_Image and question records_.
-=-=-
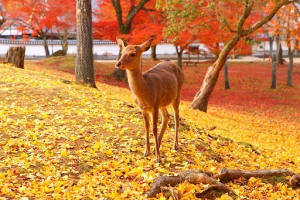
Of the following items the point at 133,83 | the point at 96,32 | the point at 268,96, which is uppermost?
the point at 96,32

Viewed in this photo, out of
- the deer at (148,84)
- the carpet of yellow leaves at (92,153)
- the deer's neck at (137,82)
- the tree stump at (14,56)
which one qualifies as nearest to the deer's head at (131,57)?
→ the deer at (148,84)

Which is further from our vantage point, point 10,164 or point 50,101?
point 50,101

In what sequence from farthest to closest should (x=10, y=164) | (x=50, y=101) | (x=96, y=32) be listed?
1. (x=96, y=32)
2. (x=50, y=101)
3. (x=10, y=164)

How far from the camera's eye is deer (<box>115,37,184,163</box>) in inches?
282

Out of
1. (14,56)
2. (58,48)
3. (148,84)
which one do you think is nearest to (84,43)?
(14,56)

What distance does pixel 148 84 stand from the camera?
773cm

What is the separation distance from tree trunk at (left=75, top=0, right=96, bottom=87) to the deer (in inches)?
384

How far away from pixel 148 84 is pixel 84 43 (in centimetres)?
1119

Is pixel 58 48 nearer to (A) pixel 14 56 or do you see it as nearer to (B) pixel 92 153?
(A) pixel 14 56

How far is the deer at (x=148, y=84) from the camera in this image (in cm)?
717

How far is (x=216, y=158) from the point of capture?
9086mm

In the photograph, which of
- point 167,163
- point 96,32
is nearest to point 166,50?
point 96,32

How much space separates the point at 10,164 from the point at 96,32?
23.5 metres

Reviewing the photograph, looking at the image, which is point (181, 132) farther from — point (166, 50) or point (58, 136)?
-=-=-
_Directions_. Turn every line of the listing above into a JSON array of strings, one string per line, with blank lines and picture placeholders omitted.

_Task solution_.
[
  "Of the following items the point at 133,83 | the point at 96,32 | the point at 268,96, which is uppermost?",
  "the point at 96,32",
  "Viewed in this photo, out of",
  "- the deer at (148,84)",
  "- the carpet of yellow leaves at (92,153)",
  "- the deer's neck at (137,82)",
  "- the tree stump at (14,56)",
  "which one qualifies as nearest to the deer's head at (131,57)?",
  "→ the deer at (148,84)",
  "Which is further from our vantage point, point 10,164 or point 50,101?",
  "point 50,101",
  "In what sequence from farthest to closest should (x=10, y=164) | (x=50, y=101) | (x=96, y=32) be listed?",
  "1. (x=96, y=32)",
  "2. (x=50, y=101)",
  "3. (x=10, y=164)",
  "How far from the camera's eye is deer (<box>115,37,184,163</box>) in inches?",
  "282",
  "Out of",
  "1. (14,56)",
  "2. (58,48)",
  "3. (148,84)",
  "which one do you think is nearest to (84,43)?",
  "(14,56)",
  "What distance does pixel 148 84 stand from the camera?",
  "773cm",
  "What is the separation distance from tree trunk at (left=75, top=0, right=96, bottom=87) to the deer (in inches)?",
  "384",
  "How far away from pixel 148 84 is pixel 84 43 (in centimetres)?",
  "1119",
  "Is pixel 58 48 nearer to (A) pixel 14 56 or do you see it as nearer to (B) pixel 92 153?",
  "(A) pixel 14 56",
  "How far is the deer at (x=148, y=84) from the camera in this image (in cm)?",
  "717",
  "How far is (x=216, y=158) from the point of capture?",
  "9086mm",
  "In the photograph, which of",
  "- point 167,163",
  "- point 96,32",
  "is nearest to point 166,50?",
  "point 96,32",
  "How much space separates the point at 10,164 from the point at 96,32?",
  "23.5 metres",
  "Reviewing the photograph, looking at the image, which is point (181, 132) farther from — point (166, 50) or point (58, 136)?"
]